Cabe señalar que los aislamientos que amplificamos para esta región, no los tenemos caracterizados biológicamente, excepto el H33, que es un aislamiento que presenta síntomas severos como declinamiento y picado de tallo, y en nuestro caso fue amplificado con los oligonucleótidos PM35/RF130 que fueron diseñados para razas que producen declinamiento, y el oligonucleótido PM33/RF130 para razas que producen picado de tallo. El propósito de encontrar posibles diferencias en los RFLP del gen de la cápside amplificado por PCR, entre las razas severas y débiles, una vez digeridos con la enzima de restricción Alu I, no fue exitoso. Si bien es cierto que la enzima Alu I no había sido reportada para diferenciar razas de VTC, esta enzima ha sido utilizada ampliamente en 53
Caracterización Molecular de Aislamientos del Virus de la Tristeza de los Cítricos del Noreste de México
diversos estudios relacionados a nivel nucleotídico en genes de diversos organismos y por su alto número de sitios de corte (Han y New, 1998). Con los patrones que se formaron al hacer las digestiones enzimáticas del gen se generó un dendograma de similitudes utilizando un conjunto de programas computacionales (EMBOSS, Cross Checker y TreeView). Al analizar este dendograma (Fig, 12) nos confirma lo que ya habíamos visualizado en el gel. Si bien es cierto que por una lado agrupa aislamientos de una misma región, NL2 y NL1 y muy cercanos a los aislamientos V1 y T2, lo cual nos indica que estos aislamientos forman patrones muy similares entre ellos. Coincidentemente los hemos catalogado como razas débiles. Sin embargo, habría que señalar que el aislamiento H33, del cual sabemos pertenece a una raza severa, esta agrupado con el aislamiento V2, el cual lo tenemos catalogado como una raza débil. Si bien, es cierto que un número mayor de aislamientos del VTC serían necesarios para darle más solidez a estas observaciones, si podríamos mencionar que los perfiles generados con esta enzima Alu I, no permitirían una separación confiable entre las razas débiles de las severas.

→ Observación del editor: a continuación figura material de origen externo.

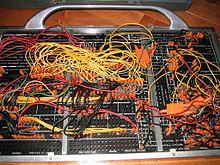 220px-IBM402plugboard.Shrigley.wireside.jpg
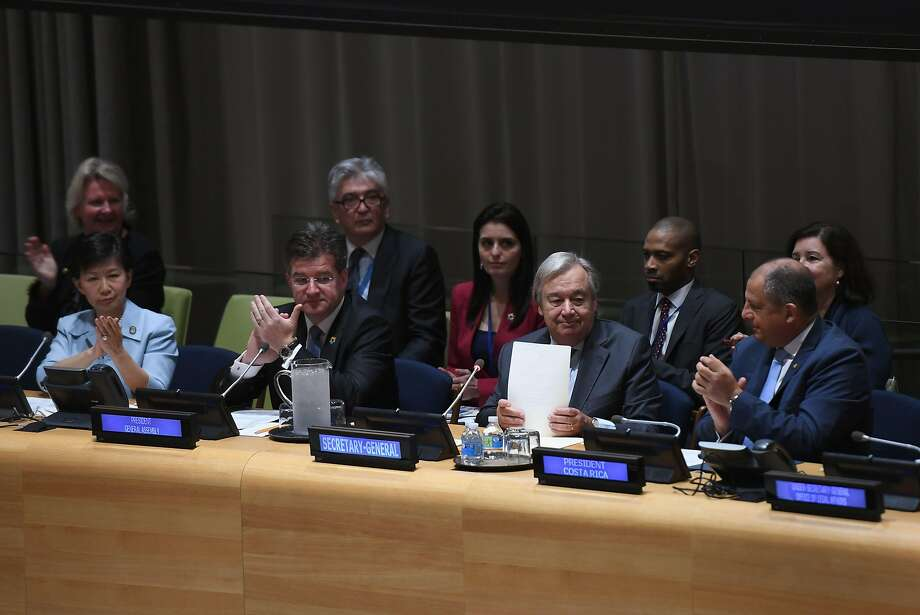 U.N. Secretary-General António Guterres (second from right) opens the signing ceremony for the Treaty on the Prohibition of Nuclear Weapons. Photo: DON EMMERT, AFP/Getty Images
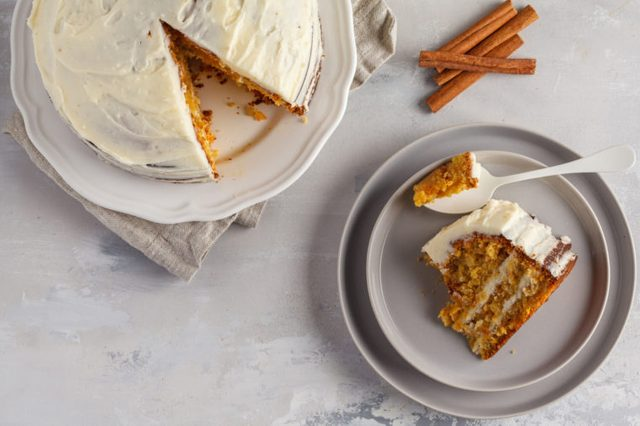 overhead shot of slice of carrot cake cut out of cake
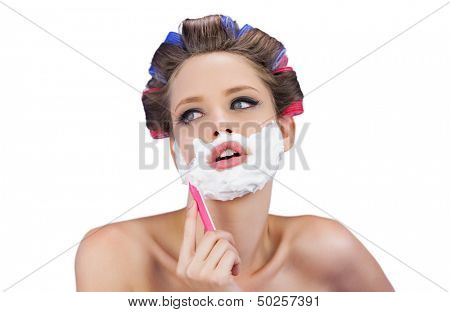 Pensive woman in hair curlers posing with razor on white background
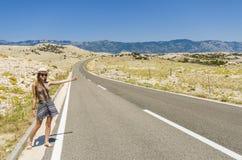 Mujer joven que hace autostop a lo largo del camino vacío Fotografía de archivo libre de regalías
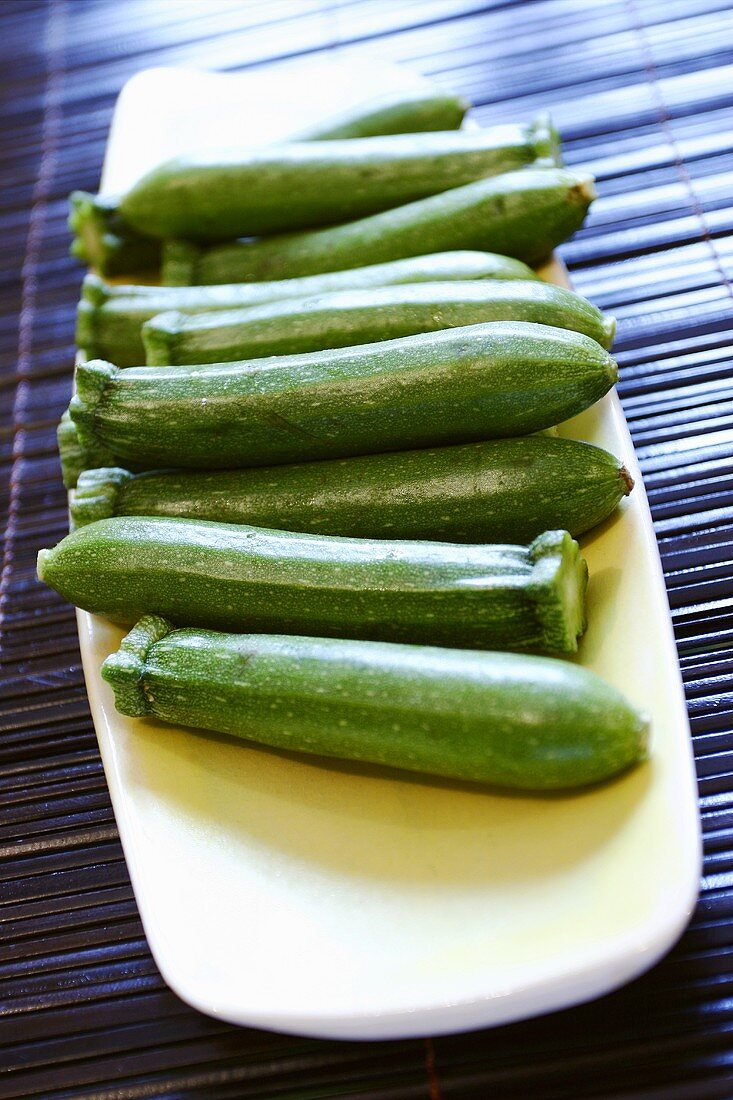 Several courgettes in a bowl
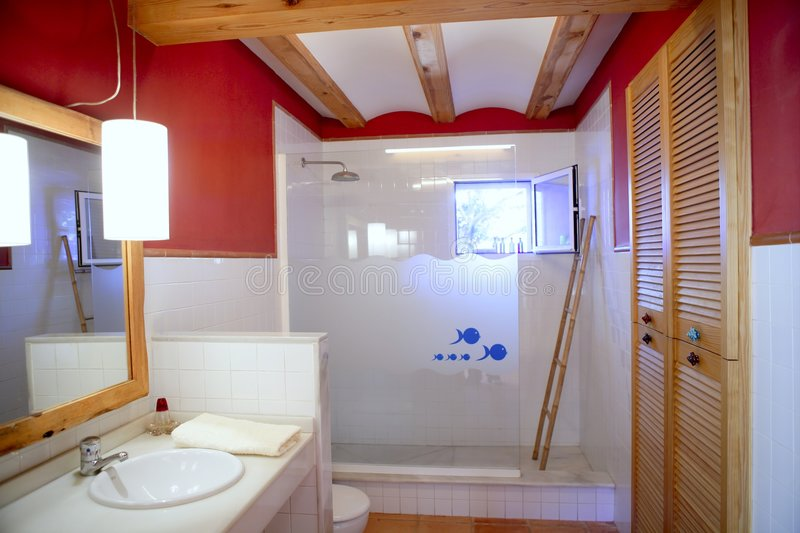 Red wall nice bathroom natural light interior stock photography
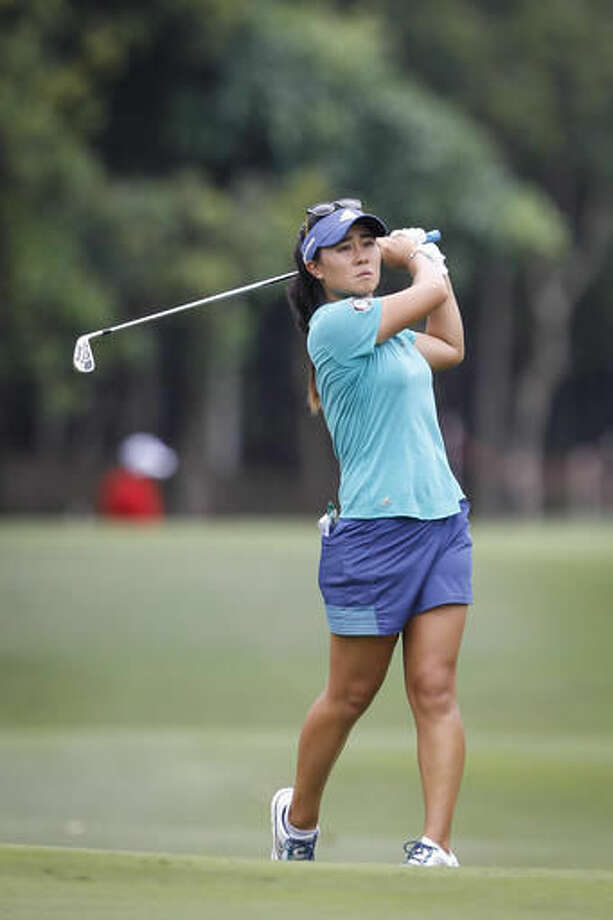 Danielle Kang of the United States follows her shot on the 11th hole during the second round of the LPGA golf tournament at Tournament Players Club in Kuala Lumpur, Malaysia, Friday, Oct. 28, 2016. (AP Photo/Joshua Paul)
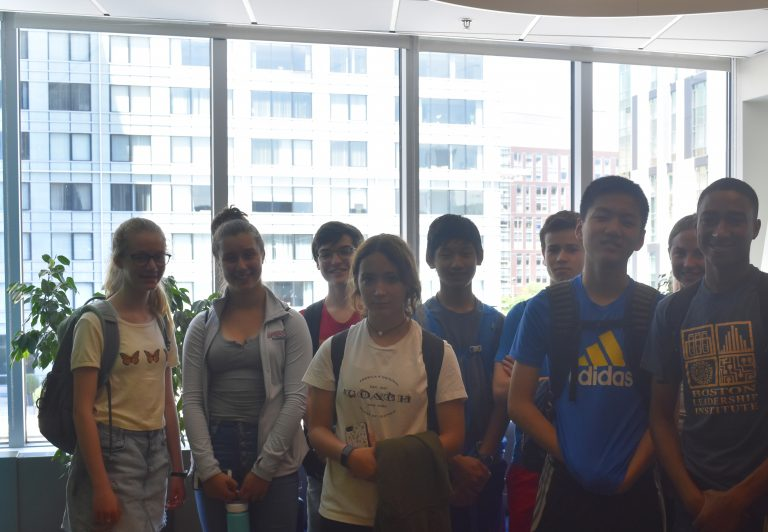 Students pose for a photo at the Fidelity Boston Office in the STEM Entrepreneurship three-week summer business program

Por otro lado, el haber utilizado las enzimas de restricción Hae III y Kpn I para caracterizar las razas del VTC, fue muy conveniente en nuestro caso, ya que nos permitió separar las razas severas y débiles a partir del gen p25 que codifica para cápside. Como se muestra en los cuadros 5 y 6, el análisis se realizó primeramente a partir de 25 secuencias reportadas donde en ocho de ellas se menciona su caracterización biológica, aunque en el resto de ellas, solo mostraban su secuencia nucleotídica. Con este conjunto de secuencias se hizo un mapa de restricción para cada una de ellas, lo cual arrojó que las razas de VTC pertenecientes a razas débiles no presentaron los sitios de restricción de Hae III y Kpn I (Cuadro 5). Por otro lado, las razas severas que producen declinamiento tienen conservado solo el sitio Hae III, pero no el sitio Kpn I. Algo muy interesante es que las razas de virus que producen picado de tallo presentan tanto los sitios Hae III como Kpn I, a excepción de un sola secuencia que solo presentó el sitió Kpn I, aunque habría que aclarar que de este aislamiento en su secuencia no se menciona su caracterización biológica (Cuadro 6).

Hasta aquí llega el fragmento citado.